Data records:
====================

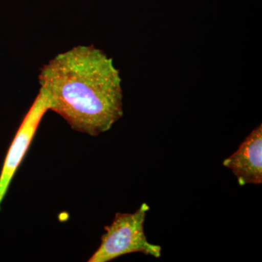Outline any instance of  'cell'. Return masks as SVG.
<instances>
[{
	"label": "cell",
	"instance_id": "6da1fadb",
	"mask_svg": "<svg viewBox=\"0 0 262 262\" xmlns=\"http://www.w3.org/2000/svg\"><path fill=\"white\" fill-rule=\"evenodd\" d=\"M39 92L73 130L97 136L123 115L120 71L101 50L79 46L43 66Z\"/></svg>",
	"mask_w": 262,
	"mask_h": 262
},
{
	"label": "cell",
	"instance_id": "7a4b0ae2",
	"mask_svg": "<svg viewBox=\"0 0 262 262\" xmlns=\"http://www.w3.org/2000/svg\"><path fill=\"white\" fill-rule=\"evenodd\" d=\"M149 206L146 203L134 213H117L111 225L105 227L101 245L89 262H108L133 253L155 258L161 256L159 245L150 244L144 232V222Z\"/></svg>",
	"mask_w": 262,
	"mask_h": 262
},
{
	"label": "cell",
	"instance_id": "3957f363",
	"mask_svg": "<svg viewBox=\"0 0 262 262\" xmlns=\"http://www.w3.org/2000/svg\"><path fill=\"white\" fill-rule=\"evenodd\" d=\"M48 110L47 100L39 91L7 153L0 174V206L8 192L17 169L20 166L29 146L32 144L39 123Z\"/></svg>",
	"mask_w": 262,
	"mask_h": 262
},
{
	"label": "cell",
	"instance_id": "277c9868",
	"mask_svg": "<svg viewBox=\"0 0 262 262\" xmlns=\"http://www.w3.org/2000/svg\"><path fill=\"white\" fill-rule=\"evenodd\" d=\"M223 165L233 173L239 186L261 184V124L251 131L235 152L224 160Z\"/></svg>",
	"mask_w": 262,
	"mask_h": 262
}]
</instances>
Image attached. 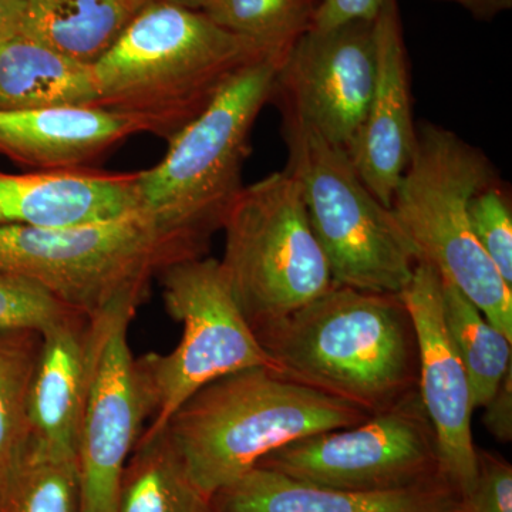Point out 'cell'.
I'll list each match as a JSON object with an SVG mask.
<instances>
[{
	"instance_id": "6da1fadb",
	"label": "cell",
	"mask_w": 512,
	"mask_h": 512,
	"mask_svg": "<svg viewBox=\"0 0 512 512\" xmlns=\"http://www.w3.org/2000/svg\"><path fill=\"white\" fill-rule=\"evenodd\" d=\"M255 336L279 375L370 416L419 392V343L400 295L335 284Z\"/></svg>"
},
{
	"instance_id": "1f68e13d",
	"label": "cell",
	"mask_w": 512,
	"mask_h": 512,
	"mask_svg": "<svg viewBox=\"0 0 512 512\" xmlns=\"http://www.w3.org/2000/svg\"><path fill=\"white\" fill-rule=\"evenodd\" d=\"M25 9V0H0V37L22 32Z\"/></svg>"
},
{
	"instance_id": "52a82bcc",
	"label": "cell",
	"mask_w": 512,
	"mask_h": 512,
	"mask_svg": "<svg viewBox=\"0 0 512 512\" xmlns=\"http://www.w3.org/2000/svg\"><path fill=\"white\" fill-rule=\"evenodd\" d=\"M289 150L286 170L301 187L313 234L333 282L400 295L420 262L416 248L394 217L363 183L348 151L315 131L282 124Z\"/></svg>"
},
{
	"instance_id": "5bb4252c",
	"label": "cell",
	"mask_w": 512,
	"mask_h": 512,
	"mask_svg": "<svg viewBox=\"0 0 512 512\" xmlns=\"http://www.w3.org/2000/svg\"><path fill=\"white\" fill-rule=\"evenodd\" d=\"M375 26L376 72L366 119L350 158L363 183L386 207L412 158L413 120L410 69L397 0H387Z\"/></svg>"
},
{
	"instance_id": "d6a6232c",
	"label": "cell",
	"mask_w": 512,
	"mask_h": 512,
	"mask_svg": "<svg viewBox=\"0 0 512 512\" xmlns=\"http://www.w3.org/2000/svg\"><path fill=\"white\" fill-rule=\"evenodd\" d=\"M165 2L175 3V5L184 6V8L201 10L208 0H165Z\"/></svg>"
},
{
	"instance_id": "9a60e30c",
	"label": "cell",
	"mask_w": 512,
	"mask_h": 512,
	"mask_svg": "<svg viewBox=\"0 0 512 512\" xmlns=\"http://www.w3.org/2000/svg\"><path fill=\"white\" fill-rule=\"evenodd\" d=\"M463 495L440 477L390 491H352L309 484L255 467L211 498L215 512H461Z\"/></svg>"
},
{
	"instance_id": "83f0119b",
	"label": "cell",
	"mask_w": 512,
	"mask_h": 512,
	"mask_svg": "<svg viewBox=\"0 0 512 512\" xmlns=\"http://www.w3.org/2000/svg\"><path fill=\"white\" fill-rule=\"evenodd\" d=\"M477 476L461 512H512V467L497 454L477 448Z\"/></svg>"
},
{
	"instance_id": "9c48e42d",
	"label": "cell",
	"mask_w": 512,
	"mask_h": 512,
	"mask_svg": "<svg viewBox=\"0 0 512 512\" xmlns=\"http://www.w3.org/2000/svg\"><path fill=\"white\" fill-rule=\"evenodd\" d=\"M157 278L165 311L183 325V336L168 355L137 359L151 420L144 439L160 434L192 394L222 376L252 367L279 373L242 315L218 259L177 262Z\"/></svg>"
},
{
	"instance_id": "277c9868",
	"label": "cell",
	"mask_w": 512,
	"mask_h": 512,
	"mask_svg": "<svg viewBox=\"0 0 512 512\" xmlns=\"http://www.w3.org/2000/svg\"><path fill=\"white\" fill-rule=\"evenodd\" d=\"M288 53H268L244 67L197 119L168 141L160 163L137 173L138 210L185 261L207 254L244 188L242 168L251 153V131L271 100Z\"/></svg>"
},
{
	"instance_id": "7402d4cb",
	"label": "cell",
	"mask_w": 512,
	"mask_h": 512,
	"mask_svg": "<svg viewBox=\"0 0 512 512\" xmlns=\"http://www.w3.org/2000/svg\"><path fill=\"white\" fill-rule=\"evenodd\" d=\"M441 298L444 323L470 380L474 407H484L512 369V339L444 276Z\"/></svg>"
},
{
	"instance_id": "ba28073f",
	"label": "cell",
	"mask_w": 512,
	"mask_h": 512,
	"mask_svg": "<svg viewBox=\"0 0 512 512\" xmlns=\"http://www.w3.org/2000/svg\"><path fill=\"white\" fill-rule=\"evenodd\" d=\"M222 229L221 268L254 333L335 285L301 187L286 168L242 188Z\"/></svg>"
},
{
	"instance_id": "f546056e",
	"label": "cell",
	"mask_w": 512,
	"mask_h": 512,
	"mask_svg": "<svg viewBox=\"0 0 512 512\" xmlns=\"http://www.w3.org/2000/svg\"><path fill=\"white\" fill-rule=\"evenodd\" d=\"M512 370V369H511ZM508 372L497 392L485 404L483 417L488 431L504 443L512 439V372Z\"/></svg>"
},
{
	"instance_id": "3957f363",
	"label": "cell",
	"mask_w": 512,
	"mask_h": 512,
	"mask_svg": "<svg viewBox=\"0 0 512 512\" xmlns=\"http://www.w3.org/2000/svg\"><path fill=\"white\" fill-rule=\"evenodd\" d=\"M369 417L275 370L252 367L192 394L163 431L192 483L211 501L276 448Z\"/></svg>"
},
{
	"instance_id": "ac0fdd59",
	"label": "cell",
	"mask_w": 512,
	"mask_h": 512,
	"mask_svg": "<svg viewBox=\"0 0 512 512\" xmlns=\"http://www.w3.org/2000/svg\"><path fill=\"white\" fill-rule=\"evenodd\" d=\"M40 333L30 384L29 443L47 456L76 461L86 392L87 318L74 313Z\"/></svg>"
},
{
	"instance_id": "44dd1931",
	"label": "cell",
	"mask_w": 512,
	"mask_h": 512,
	"mask_svg": "<svg viewBox=\"0 0 512 512\" xmlns=\"http://www.w3.org/2000/svg\"><path fill=\"white\" fill-rule=\"evenodd\" d=\"M210 507L164 431L138 440L121 478L117 512H208Z\"/></svg>"
},
{
	"instance_id": "4dcf8cb0",
	"label": "cell",
	"mask_w": 512,
	"mask_h": 512,
	"mask_svg": "<svg viewBox=\"0 0 512 512\" xmlns=\"http://www.w3.org/2000/svg\"><path fill=\"white\" fill-rule=\"evenodd\" d=\"M434 2L460 6L481 22H490L512 8V0H434Z\"/></svg>"
},
{
	"instance_id": "30bf717a",
	"label": "cell",
	"mask_w": 512,
	"mask_h": 512,
	"mask_svg": "<svg viewBox=\"0 0 512 512\" xmlns=\"http://www.w3.org/2000/svg\"><path fill=\"white\" fill-rule=\"evenodd\" d=\"M141 301L126 299L87 318L86 392L76 464L79 512H117L121 478L150 409L128 330Z\"/></svg>"
},
{
	"instance_id": "7c38bea8",
	"label": "cell",
	"mask_w": 512,
	"mask_h": 512,
	"mask_svg": "<svg viewBox=\"0 0 512 512\" xmlns=\"http://www.w3.org/2000/svg\"><path fill=\"white\" fill-rule=\"evenodd\" d=\"M376 72L373 22L311 29L296 40L272 89L282 124L315 131L352 151L366 119Z\"/></svg>"
},
{
	"instance_id": "d4e9b609",
	"label": "cell",
	"mask_w": 512,
	"mask_h": 512,
	"mask_svg": "<svg viewBox=\"0 0 512 512\" xmlns=\"http://www.w3.org/2000/svg\"><path fill=\"white\" fill-rule=\"evenodd\" d=\"M0 512H79L76 461L47 456L29 443L0 485Z\"/></svg>"
},
{
	"instance_id": "4316f807",
	"label": "cell",
	"mask_w": 512,
	"mask_h": 512,
	"mask_svg": "<svg viewBox=\"0 0 512 512\" xmlns=\"http://www.w3.org/2000/svg\"><path fill=\"white\" fill-rule=\"evenodd\" d=\"M74 313L28 279L0 272V330L43 332Z\"/></svg>"
},
{
	"instance_id": "2e32d148",
	"label": "cell",
	"mask_w": 512,
	"mask_h": 512,
	"mask_svg": "<svg viewBox=\"0 0 512 512\" xmlns=\"http://www.w3.org/2000/svg\"><path fill=\"white\" fill-rule=\"evenodd\" d=\"M137 210V173L0 171V225L77 227L114 220Z\"/></svg>"
},
{
	"instance_id": "e575fe53",
	"label": "cell",
	"mask_w": 512,
	"mask_h": 512,
	"mask_svg": "<svg viewBox=\"0 0 512 512\" xmlns=\"http://www.w3.org/2000/svg\"><path fill=\"white\" fill-rule=\"evenodd\" d=\"M208 512H215L214 510H212V507H210V510H208Z\"/></svg>"
},
{
	"instance_id": "8992f818",
	"label": "cell",
	"mask_w": 512,
	"mask_h": 512,
	"mask_svg": "<svg viewBox=\"0 0 512 512\" xmlns=\"http://www.w3.org/2000/svg\"><path fill=\"white\" fill-rule=\"evenodd\" d=\"M181 261L140 210L77 227L0 225V272L28 279L84 318L126 299L143 302L151 279Z\"/></svg>"
},
{
	"instance_id": "603a6c76",
	"label": "cell",
	"mask_w": 512,
	"mask_h": 512,
	"mask_svg": "<svg viewBox=\"0 0 512 512\" xmlns=\"http://www.w3.org/2000/svg\"><path fill=\"white\" fill-rule=\"evenodd\" d=\"M40 345L37 330H0V485L29 447L30 384Z\"/></svg>"
},
{
	"instance_id": "e0dca14e",
	"label": "cell",
	"mask_w": 512,
	"mask_h": 512,
	"mask_svg": "<svg viewBox=\"0 0 512 512\" xmlns=\"http://www.w3.org/2000/svg\"><path fill=\"white\" fill-rule=\"evenodd\" d=\"M137 133V121L101 107L0 110V154L40 171L80 170Z\"/></svg>"
},
{
	"instance_id": "d6986e66",
	"label": "cell",
	"mask_w": 512,
	"mask_h": 512,
	"mask_svg": "<svg viewBox=\"0 0 512 512\" xmlns=\"http://www.w3.org/2000/svg\"><path fill=\"white\" fill-rule=\"evenodd\" d=\"M93 66L18 33L0 37V110L99 107Z\"/></svg>"
},
{
	"instance_id": "5b68a950",
	"label": "cell",
	"mask_w": 512,
	"mask_h": 512,
	"mask_svg": "<svg viewBox=\"0 0 512 512\" xmlns=\"http://www.w3.org/2000/svg\"><path fill=\"white\" fill-rule=\"evenodd\" d=\"M495 178L497 171L483 151L423 121L416 126L412 158L390 208L420 261L436 266L512 339V288L477 241L468 215L471 197Z\"/></svg>"
},
{
	"instance_id": "8fae6325",
	"label": "cell",
	"mask_w": 512,
	"mask_h": 512,
	"mask_svg": "<svg viewBox=\"0 0 512 512\" xmlns=\"http://www.w3.org/2000/svg\"><path fill=\"white\" fill-rule=\"evenodd\" d=\"M256 467L352 491L400 490L444 477L436 431L419 392L356 426L276 448Z\"/></svg>"
},
{
	"instance_id": "7a4b0ae2",
	"label": "cell",
	"mask_w": 512,
	"mask_h": 512,
	"mask_svg": "<svg viewBox=\"0 0 512 512\" xmlns=\"http://www.w3.org/2000/svg\"><path fill=\"white\" fill-rule=\"evenodd\" d=\"M268 53L202 10L151 0L93 66L99 107L170 141L244 67Z\"/></svg>"
},
{
	"instance_id": "f1b7e54d",
	"label": "cell",
	"mask_w": 512,
	"mask_h": 512,
	"mask_svg": "<svg viewBox=\"0 0 512 512\" xmlns=\"http://www.w3.org/2000/svg\"><path fill=\"white\" fill-rule=\"evenodd\" d=\"M387 0H319L313 28L329 30L348 23L375 22Z\"/></svg>"
},
{
	"instance_id": "ffe728a7",
	"label": "cell",
	"mask_w": 512,
	"mask_h": 512,
	"mask_svg": "<svg viewBox=\"0 0 512 512\" xmlns=\"http://www.w3.org/2000/svg\"><path fill=\"white\" fill-rule=\"evenodd\" d=\"M23 35L94 66L143 6L133 0H25Z\"/></svg>"
},
{
	"instance_id": "836d02e7",
	"label": "cell",
	"mask_w": 512,
	"mask_h": 512,
	"mask_svg": "<svg viewBox=\"0 0 512 512\" xmlns=\"http://www.w3.org/2000/svg\"><path fill=\"white\" fill-rule=\"evenodd\" d=\"M133 2L138 3L140 6H144L146 3L151 2V0H133Z\"/></svg>"
},
{
	"instance_id": "484cf974",
	"label": "cell",
	"mask_w": 512,
	"mask_h": 512,
	"mask_svg": "<svg viewBox=\"0 0 512 512\" xmlns=\"http://www.w3.org/2000/svg\"><path fill=\"white\" fill-rule=\"evenodd\" d=\"M474 235L485 254L512 288V211L510 192L495 178L468 202Z\"/></svg>"
},
{
	"instance_id": "4fadbf2b",
	"label": "cell",
	"mask_w": 512,
	"mask_h": 512,
	"mask_svg": "<svg viewBox=\"0 0 512 512\" xmlns=\"http://www.w3.org/2000/svg\"><path fill=\"white\" fill-rule=\"evenodd\" d=\"M400 298L417 333L419 393L436 431L441 471L464 497L477 476V447L471 433L476 407L466 369L444 323L436 266L420 261Z\"/></svg>"
},
{
	"instance_id": "cb8c5ba5",
	"label": "cell",
	"mask_w": 512,
	"mask_h": 512,
	"mask_svg": "<svg viewBox=\"0 0 512 512\" xmlns=\"http://www.w3.org/2000/svg\"><path fill=\"white\" fill-rule=\"evenodd\" d=\"M319 0H208L202 12L222 29L271 52L289 50L313 28Z\"/></svg>"
}]
</instances>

====================

DIRECTIVE:
Please give the lines of the entries, starting at the first line and ending at the line that contains "206L146 203L134 213H117L111", both included, as a JSON list of strings with one string per line and blank lines left out. Leave the pictures out of your answer.

OUTPUT FOR THIS TASK:
[
  "Outline any instance of  'cell'. Return masks as SVG.",
  "<instances>",
  "[{",
  "\t\"label\": \"cell\",",
  "\t\"instance_id\": \"6da1fadb\",",
  "\t\"mask_svg\": \"<svg viewBox=\\\"0 0 262 262\\\" xmlns=\\\"http://www.w3.org/2000/svg\\\"><path fill=\\\"white\\\" fill-rule=\\\"evenodd\\\" d=\\\"M39 92L73 130L97 136L123 115L120 71L101 50L79 46L43 66Z\\\"/></svg>\",",
  "\t\"mask_w\": 262,",
  "\t\"mask_h\": 262",
  "},",
  "{",
  "\t\"label\": \"cell\",",
  "\t\"instance_id\": \"7a4b0ae2\",",
  "\t\"mask_svg\": \"<svg viewBox=\\\"0 0 262 262\\\" xmlns=\\\"http://www.w3.org/2000/svg\\\"><path fill=\\\"white\\\" fill-rule=\\\"evenodd\\\" d=\\\"M149 206L146 203L134 213H117L111 225L105 227L101 245L89 262H108L133 253L155 258L161 256L159 245L150 244L144 232V222Z\\\"/></svg>\","
]